The first bitcoin-friendly town launched in Santa Lucia, Honduras. As of 29th July, 60 merchants start officially accepting bitcoin in the tourist town close to the capital Tegucigalpa.
Under advice of the University of Technology of Honduras, a full-month program of bitcoin education was rolled out for the business owners, in order to help them deploy the new payment options for tourists.
This collaborative project, is inclusive of three other parties, the municipality of the mountainous tourism resort city, Santa Lucia, the Blockchain Honduras organization, and Coincaex, a Guatemalan exchange.
The program intends to foster Bitcoin adoption by training 60 enterprises. The merchants now are going to offer their products and services tagged with bitcoin, in addition to U.S. dollars and the local currency.
Honduran publication La Prensa has quoted local business owner Cesar Andino in Santa Luica, expecting globalization, a rise in sales, and a spread in their market:
“Accepting bitcoin will allow us to open another market and win more customers. We have to globalize. We cannot close ourselves off from technology, and we cannot be left behind when other countries are already doing it.”
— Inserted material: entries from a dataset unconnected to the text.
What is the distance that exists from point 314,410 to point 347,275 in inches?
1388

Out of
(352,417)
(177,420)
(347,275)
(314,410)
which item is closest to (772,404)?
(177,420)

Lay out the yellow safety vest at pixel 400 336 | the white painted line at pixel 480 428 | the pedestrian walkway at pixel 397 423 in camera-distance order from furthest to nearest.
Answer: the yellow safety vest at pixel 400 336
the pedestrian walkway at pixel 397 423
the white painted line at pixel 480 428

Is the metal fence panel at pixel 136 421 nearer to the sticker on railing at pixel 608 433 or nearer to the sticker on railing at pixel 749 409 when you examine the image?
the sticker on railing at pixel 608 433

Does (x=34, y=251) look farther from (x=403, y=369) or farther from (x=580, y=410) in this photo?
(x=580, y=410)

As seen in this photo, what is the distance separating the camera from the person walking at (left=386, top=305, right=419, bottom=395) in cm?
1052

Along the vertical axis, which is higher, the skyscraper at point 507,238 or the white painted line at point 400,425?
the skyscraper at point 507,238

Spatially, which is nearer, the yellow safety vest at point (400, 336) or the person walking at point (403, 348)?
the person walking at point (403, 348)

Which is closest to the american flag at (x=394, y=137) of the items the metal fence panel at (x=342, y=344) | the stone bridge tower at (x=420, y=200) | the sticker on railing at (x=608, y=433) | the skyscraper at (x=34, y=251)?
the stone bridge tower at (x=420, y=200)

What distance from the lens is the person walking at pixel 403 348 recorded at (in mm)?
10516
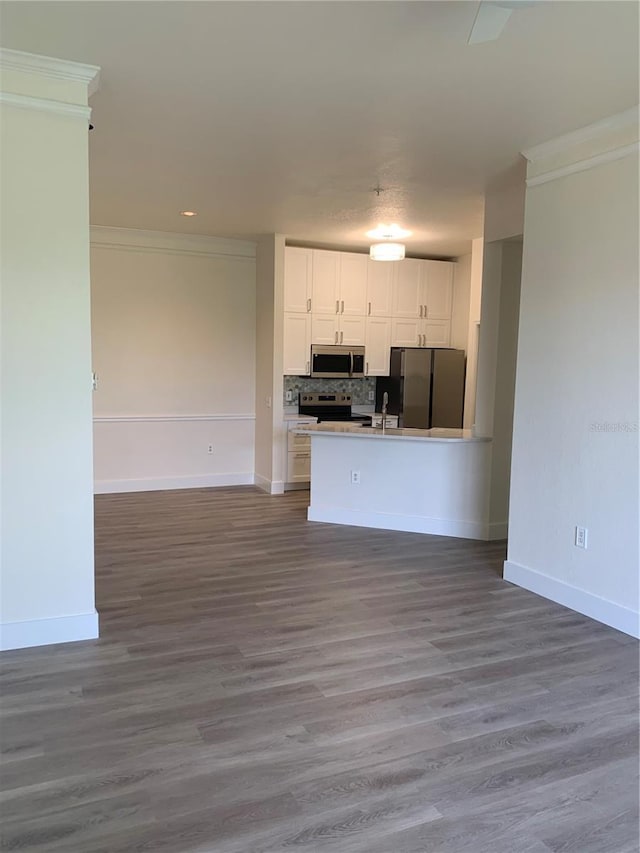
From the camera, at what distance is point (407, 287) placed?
7219 millimetres

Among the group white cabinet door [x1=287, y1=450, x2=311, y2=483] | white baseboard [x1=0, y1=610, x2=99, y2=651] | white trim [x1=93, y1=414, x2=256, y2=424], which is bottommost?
white baseboard [x1=0, y1=610, x2=99, y2=651]

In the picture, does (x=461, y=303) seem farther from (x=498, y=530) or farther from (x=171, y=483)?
(x=171, y=483)

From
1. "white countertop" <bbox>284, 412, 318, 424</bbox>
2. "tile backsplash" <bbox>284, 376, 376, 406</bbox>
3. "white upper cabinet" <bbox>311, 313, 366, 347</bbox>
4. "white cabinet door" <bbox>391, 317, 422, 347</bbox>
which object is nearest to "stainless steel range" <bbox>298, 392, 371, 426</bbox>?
"tile backsplash" <bbox>284, 376, 376, 406</bbox>

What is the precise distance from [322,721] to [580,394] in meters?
2.30

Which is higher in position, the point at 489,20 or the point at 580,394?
the point at 489,20

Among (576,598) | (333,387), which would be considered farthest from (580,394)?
(333,387)

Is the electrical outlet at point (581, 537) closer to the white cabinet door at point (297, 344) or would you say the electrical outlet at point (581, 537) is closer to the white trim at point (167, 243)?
the white cabinet door at point (297, 344)

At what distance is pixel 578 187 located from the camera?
3.55 m

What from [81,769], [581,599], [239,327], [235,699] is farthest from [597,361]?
[239,327]

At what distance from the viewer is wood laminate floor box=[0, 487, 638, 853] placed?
1950mm

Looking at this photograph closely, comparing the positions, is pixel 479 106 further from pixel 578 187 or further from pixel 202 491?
pixel 202 491

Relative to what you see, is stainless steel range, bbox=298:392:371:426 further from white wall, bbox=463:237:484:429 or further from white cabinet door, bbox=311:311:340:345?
white wall, bbox=463:237:484:429

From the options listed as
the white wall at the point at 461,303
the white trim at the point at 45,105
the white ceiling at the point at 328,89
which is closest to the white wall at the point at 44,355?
the white trim at the point at 45,105

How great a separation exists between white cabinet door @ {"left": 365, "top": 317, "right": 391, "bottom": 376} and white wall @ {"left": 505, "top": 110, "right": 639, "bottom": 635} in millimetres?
3271
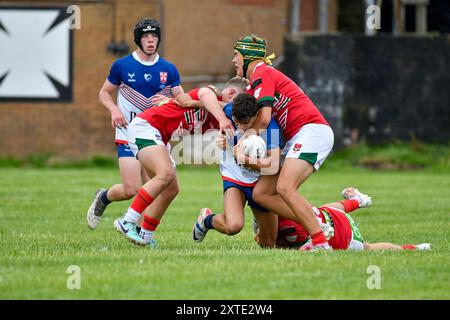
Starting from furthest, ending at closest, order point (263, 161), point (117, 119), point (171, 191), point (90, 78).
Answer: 1. point (90, 78)
2. point (117, 119)
3. point (171, 191)
4. point (263, 161)

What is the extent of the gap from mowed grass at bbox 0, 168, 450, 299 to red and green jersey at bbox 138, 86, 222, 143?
115 cm

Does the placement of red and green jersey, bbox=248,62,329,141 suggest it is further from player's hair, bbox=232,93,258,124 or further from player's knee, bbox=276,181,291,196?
player's knee, bbox=276,181,291,196

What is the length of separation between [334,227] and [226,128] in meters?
1.38

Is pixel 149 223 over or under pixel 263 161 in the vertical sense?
under

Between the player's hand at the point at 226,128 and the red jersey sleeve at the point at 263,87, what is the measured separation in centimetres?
36

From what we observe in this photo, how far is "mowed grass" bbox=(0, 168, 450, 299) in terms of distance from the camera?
7.89m

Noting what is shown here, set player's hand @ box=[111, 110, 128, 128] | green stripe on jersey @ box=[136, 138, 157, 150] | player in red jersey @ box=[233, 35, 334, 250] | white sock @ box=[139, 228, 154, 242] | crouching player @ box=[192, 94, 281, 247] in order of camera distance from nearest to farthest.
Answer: player in red jersey @ box=[233, 35, 334, 250] → crouching player @ box=[192, 94, 281, 247] → white sock @ box=[139, 228, 154, 242] → green stripe on jersey @ box=[136, 138, 157, 150] → player's hand @ box=[111, 110, 128, 128]

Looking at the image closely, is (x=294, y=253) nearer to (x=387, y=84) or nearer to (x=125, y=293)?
(x=125, y=293)

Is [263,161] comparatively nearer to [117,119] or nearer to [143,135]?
[143,135]

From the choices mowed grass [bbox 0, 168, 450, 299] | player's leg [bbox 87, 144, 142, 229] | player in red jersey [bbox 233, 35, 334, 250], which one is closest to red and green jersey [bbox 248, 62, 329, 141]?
player in red jersey [bbox 233, 35, 334, 250]

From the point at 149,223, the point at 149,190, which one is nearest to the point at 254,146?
the point at 149,190

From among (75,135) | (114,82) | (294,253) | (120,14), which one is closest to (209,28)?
(120,14)

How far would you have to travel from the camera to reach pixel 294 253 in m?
9.52

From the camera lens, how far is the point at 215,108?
33.2 feet
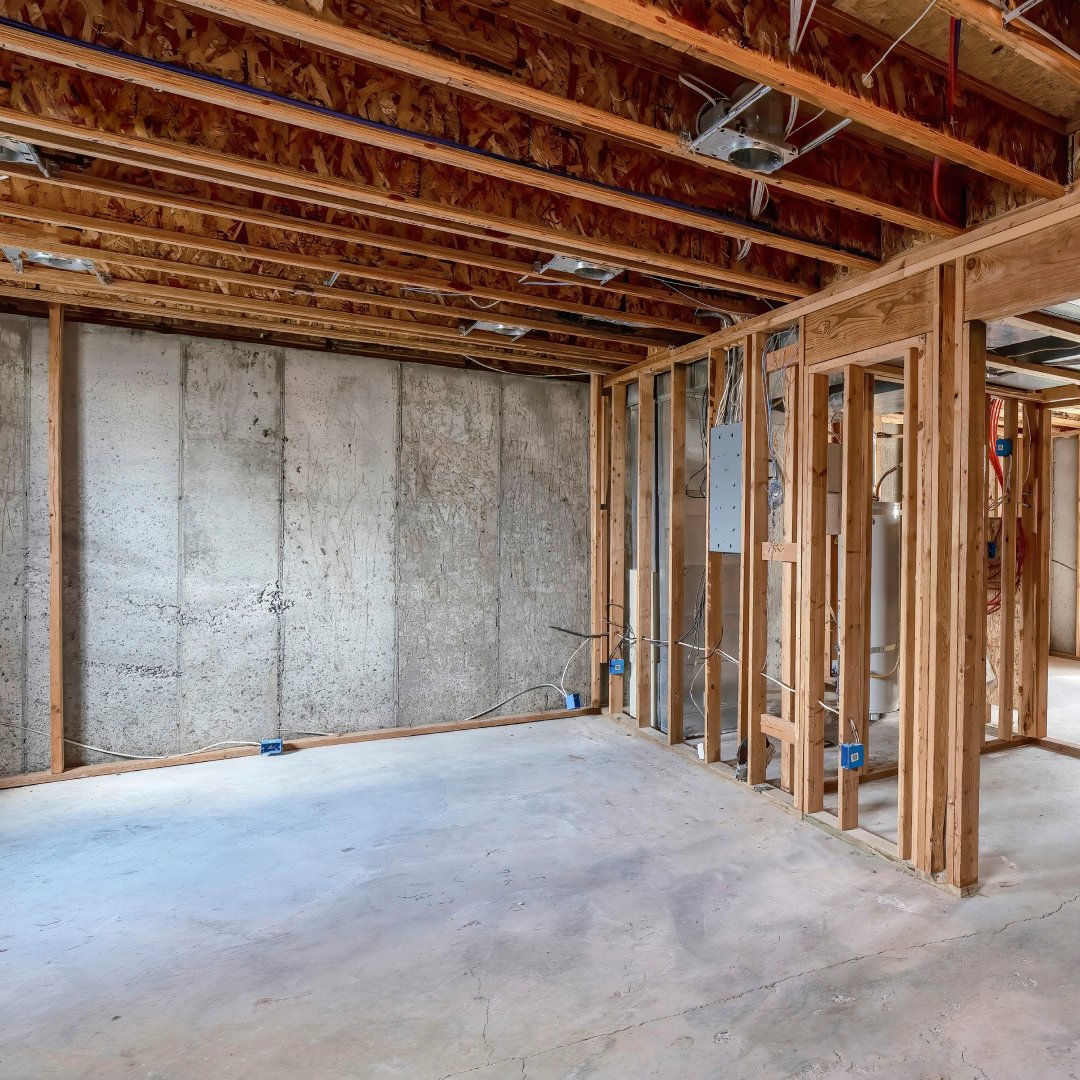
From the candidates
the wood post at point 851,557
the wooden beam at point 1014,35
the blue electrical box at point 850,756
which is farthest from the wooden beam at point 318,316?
the wooden beam at point 1014,35

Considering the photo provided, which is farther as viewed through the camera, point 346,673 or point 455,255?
point 346,673

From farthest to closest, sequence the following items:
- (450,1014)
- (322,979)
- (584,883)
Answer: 1. (584,883)
2. (322,979)
3. (450,1014)

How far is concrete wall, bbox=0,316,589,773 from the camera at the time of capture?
394cm

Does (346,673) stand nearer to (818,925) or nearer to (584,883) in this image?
(584,883)

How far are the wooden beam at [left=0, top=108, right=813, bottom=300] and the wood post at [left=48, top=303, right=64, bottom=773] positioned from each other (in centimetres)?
182

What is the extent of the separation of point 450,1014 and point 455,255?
2733 mm

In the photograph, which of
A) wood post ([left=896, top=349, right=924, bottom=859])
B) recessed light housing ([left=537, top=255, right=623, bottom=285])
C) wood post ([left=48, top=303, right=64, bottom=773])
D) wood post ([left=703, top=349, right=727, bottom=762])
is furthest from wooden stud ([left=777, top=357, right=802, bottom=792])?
wood post ([left=48, top=303, right=64, bottom=773])

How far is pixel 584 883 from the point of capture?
8.88ft

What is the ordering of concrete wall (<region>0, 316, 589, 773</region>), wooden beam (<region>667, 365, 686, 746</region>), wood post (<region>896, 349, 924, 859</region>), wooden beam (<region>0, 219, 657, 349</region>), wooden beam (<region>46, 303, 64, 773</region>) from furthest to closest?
1. wooden beam (<region>667, 365, 686, 746</region>)
2. concrete wall (<region>0, 316, 589, 773</region>)
3. wooden beam (<region>46, 303, 64, 773</region>)
4. wooden beam (<region>0, 219, 657, 349</region>)
5. wood post (<region>896, 349, 924, 859</region>)

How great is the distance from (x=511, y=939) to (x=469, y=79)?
2.58m

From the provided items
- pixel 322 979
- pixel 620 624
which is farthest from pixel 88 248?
pixel 620 624

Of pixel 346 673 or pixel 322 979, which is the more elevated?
pixel 346 673

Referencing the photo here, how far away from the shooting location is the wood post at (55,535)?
150 inches

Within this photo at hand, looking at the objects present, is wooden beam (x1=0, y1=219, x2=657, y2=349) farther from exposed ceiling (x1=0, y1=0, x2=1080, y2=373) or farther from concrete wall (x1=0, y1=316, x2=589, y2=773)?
concrete wall (x1=0, y1=316, x2=589, y2=773)
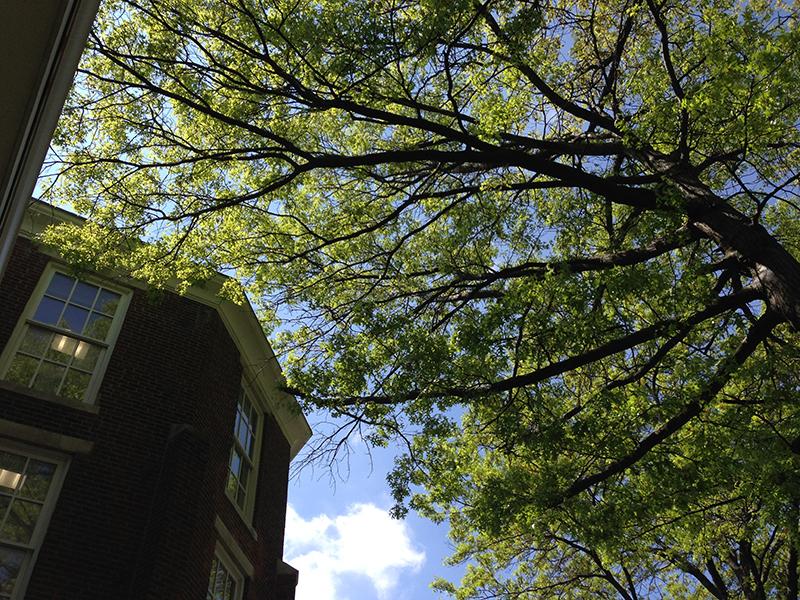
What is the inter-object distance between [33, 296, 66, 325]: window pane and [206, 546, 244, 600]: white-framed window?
5127 millimetres

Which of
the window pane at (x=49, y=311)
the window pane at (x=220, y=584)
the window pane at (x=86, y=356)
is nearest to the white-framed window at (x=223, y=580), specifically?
the window pane at (x=220, y=584)

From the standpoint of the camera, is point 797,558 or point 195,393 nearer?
point 195,393

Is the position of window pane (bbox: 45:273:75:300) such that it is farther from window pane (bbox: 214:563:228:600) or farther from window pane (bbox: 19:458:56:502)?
window pane (bbox: 214:563:228:600)

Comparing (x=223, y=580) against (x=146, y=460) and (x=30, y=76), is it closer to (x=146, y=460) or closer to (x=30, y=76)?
(x=146, y=460)

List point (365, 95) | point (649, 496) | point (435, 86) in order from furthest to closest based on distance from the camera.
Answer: point (435, 86), point (649, 496), point (365, 95)

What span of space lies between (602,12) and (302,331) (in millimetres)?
8477

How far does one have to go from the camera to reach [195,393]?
37.2 ft

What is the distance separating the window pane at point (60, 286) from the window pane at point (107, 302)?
0.54m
According to La Prensa, the buyers can see the real-time prices in BTC, and they are able to pay with this medium by sending them to Coincaex. On the other hand, the sellers would receive Lempira, the legal tender of Honduras, which would define the exchange at the point of sale.
“The community of Saint Lucia will be trained on how to use and handle cryptocurrency, applying them in regional companies and developing crypto-tourism.” Professor Ruben Carbajal Velazquez of the Technological University described. The university’s incentives can be followed in their past project, aspiring to spike the tourism figures in the country, this time akin to the El Salvadoran model.
The popularity of Bitcoin could have been ignited by the 30% spike in tourism industry numbers in El Salvador after the country announced BTC as legal tender. Furthermore, the Central American country exercised widespread safety-increasing operations, such as mass arrests of criminals and hoodlums, constantly reported day-to-day by president Nayib Bukele, in his tweets.
Bitcoin Valley may be another bold signal to help accelerate global adoption. Yet, we have to keep an eye on negative forces, namely the former admonitory remarks of IMF and BIS, concerning economic instability, and the latter unwelcoming statements of the Central Bank of Honduras in early August.